Standing in the kitchen, straining fat from a fresh, cooling batch
of turkey stock when I heard the squawk of the intercom. He let
her in by pressing his thumb on the button just below the intercom
buzzer.
I heard her reach (or climb, to describe it accurately) each step on
the inside front porch – the house creaking here and there, just a
little. She stopped – they kissed hello. I assume she flicked her hair
and shivered her shoulders slightly to tell how cold it is outside
without saying it out loud.
A pair of shoes (boots more likely by the sounds of them), one by
one, dropping to the carpeted floor (one heel like a mis-hit
xylophone hammer on the adjacent hardwood floor). Ting.
Toppling.
A wool coat being tossed onto a wooden chair. A silk scarf
dripping down a coat sleeve and balling into a loose cocoon
near its cuff. No one but you and I know this until she leaves.

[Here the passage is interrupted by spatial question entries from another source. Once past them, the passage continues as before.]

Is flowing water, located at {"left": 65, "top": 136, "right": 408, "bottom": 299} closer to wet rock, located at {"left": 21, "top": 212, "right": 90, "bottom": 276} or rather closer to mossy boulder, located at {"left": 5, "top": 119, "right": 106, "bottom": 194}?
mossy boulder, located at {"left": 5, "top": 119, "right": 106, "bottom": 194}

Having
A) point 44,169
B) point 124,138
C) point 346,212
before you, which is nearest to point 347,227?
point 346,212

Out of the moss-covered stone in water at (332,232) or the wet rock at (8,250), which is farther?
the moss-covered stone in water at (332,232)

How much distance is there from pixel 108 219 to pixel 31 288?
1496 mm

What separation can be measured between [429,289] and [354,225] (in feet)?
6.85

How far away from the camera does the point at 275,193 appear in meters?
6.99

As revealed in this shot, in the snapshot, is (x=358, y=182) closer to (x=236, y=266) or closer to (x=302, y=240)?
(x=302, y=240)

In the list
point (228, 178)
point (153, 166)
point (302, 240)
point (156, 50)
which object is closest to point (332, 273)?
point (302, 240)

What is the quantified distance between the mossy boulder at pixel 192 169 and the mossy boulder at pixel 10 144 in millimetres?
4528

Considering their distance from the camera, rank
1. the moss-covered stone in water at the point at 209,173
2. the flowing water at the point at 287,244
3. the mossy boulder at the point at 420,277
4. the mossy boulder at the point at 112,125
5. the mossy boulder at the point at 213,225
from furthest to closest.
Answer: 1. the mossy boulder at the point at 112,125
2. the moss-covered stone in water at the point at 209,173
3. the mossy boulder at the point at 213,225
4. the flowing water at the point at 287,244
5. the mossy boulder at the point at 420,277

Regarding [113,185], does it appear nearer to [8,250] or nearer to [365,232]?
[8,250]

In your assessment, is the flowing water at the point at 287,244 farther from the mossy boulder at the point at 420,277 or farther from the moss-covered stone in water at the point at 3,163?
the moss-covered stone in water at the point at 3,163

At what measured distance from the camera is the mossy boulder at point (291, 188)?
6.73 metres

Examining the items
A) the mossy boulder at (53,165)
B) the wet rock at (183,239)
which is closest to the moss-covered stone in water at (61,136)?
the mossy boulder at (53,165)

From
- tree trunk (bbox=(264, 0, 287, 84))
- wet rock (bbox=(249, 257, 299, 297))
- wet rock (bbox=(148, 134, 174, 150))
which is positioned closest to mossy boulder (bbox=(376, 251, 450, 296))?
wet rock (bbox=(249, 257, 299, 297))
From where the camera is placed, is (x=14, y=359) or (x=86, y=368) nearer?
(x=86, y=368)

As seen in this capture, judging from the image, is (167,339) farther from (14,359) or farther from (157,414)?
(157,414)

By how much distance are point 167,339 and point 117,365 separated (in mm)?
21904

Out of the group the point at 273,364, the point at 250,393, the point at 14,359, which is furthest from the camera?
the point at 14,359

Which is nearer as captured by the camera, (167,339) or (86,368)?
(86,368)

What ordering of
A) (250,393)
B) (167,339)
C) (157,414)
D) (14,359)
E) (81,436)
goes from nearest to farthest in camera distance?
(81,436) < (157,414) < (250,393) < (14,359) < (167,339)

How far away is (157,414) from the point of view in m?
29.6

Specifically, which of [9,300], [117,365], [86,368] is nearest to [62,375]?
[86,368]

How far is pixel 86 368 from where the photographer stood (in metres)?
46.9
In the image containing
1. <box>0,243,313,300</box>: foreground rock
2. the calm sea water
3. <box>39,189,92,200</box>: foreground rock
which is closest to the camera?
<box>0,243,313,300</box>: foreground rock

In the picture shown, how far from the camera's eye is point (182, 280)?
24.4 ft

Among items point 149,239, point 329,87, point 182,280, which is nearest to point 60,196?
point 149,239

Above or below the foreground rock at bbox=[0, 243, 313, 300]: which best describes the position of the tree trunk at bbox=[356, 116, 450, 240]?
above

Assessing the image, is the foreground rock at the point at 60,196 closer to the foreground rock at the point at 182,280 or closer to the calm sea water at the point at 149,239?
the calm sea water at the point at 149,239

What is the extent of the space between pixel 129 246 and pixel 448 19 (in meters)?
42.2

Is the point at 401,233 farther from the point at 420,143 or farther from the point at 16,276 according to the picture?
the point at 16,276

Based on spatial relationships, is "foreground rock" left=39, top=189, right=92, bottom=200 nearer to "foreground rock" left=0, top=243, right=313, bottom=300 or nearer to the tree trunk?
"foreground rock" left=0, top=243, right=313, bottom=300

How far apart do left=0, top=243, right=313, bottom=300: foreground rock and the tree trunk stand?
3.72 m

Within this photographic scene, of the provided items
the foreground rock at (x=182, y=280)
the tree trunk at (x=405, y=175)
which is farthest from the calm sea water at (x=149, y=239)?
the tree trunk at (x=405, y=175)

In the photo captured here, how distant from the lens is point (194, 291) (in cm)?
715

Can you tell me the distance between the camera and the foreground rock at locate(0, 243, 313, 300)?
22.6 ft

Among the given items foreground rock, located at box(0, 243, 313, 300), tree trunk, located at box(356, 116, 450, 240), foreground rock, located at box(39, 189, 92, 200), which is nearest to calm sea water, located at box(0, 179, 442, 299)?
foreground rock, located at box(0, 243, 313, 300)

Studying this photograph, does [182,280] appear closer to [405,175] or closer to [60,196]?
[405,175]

And even then it means nothing to her – other than a scarf on
the floor at the cuff of her coat sleeve.
Does it drop or does it fall? In either instance it layered onto
the back porch like a lost letter and accumulated into miniature
banks within which I nested the kettle of broth, coaxing the
remaining fat to congeal. I secretly look forward, in the early
morning, to removing the pot from the porch (when I hear her
nestle into the down-filled sofa and him into his high-back
chair) to see the ring – the negative – left from melting snow.
A crop circle. Fine art.
The CD changer shuffles (I can barely hear its drives click and
shift) as I slowly fill the sink with cutlery and plates. He has
selected in advance the music he wants her to hear as they
sip scotch and talk and eat expensive cheeses. I am doing
the dishes. I am not there. The water is boiling hot and soapy.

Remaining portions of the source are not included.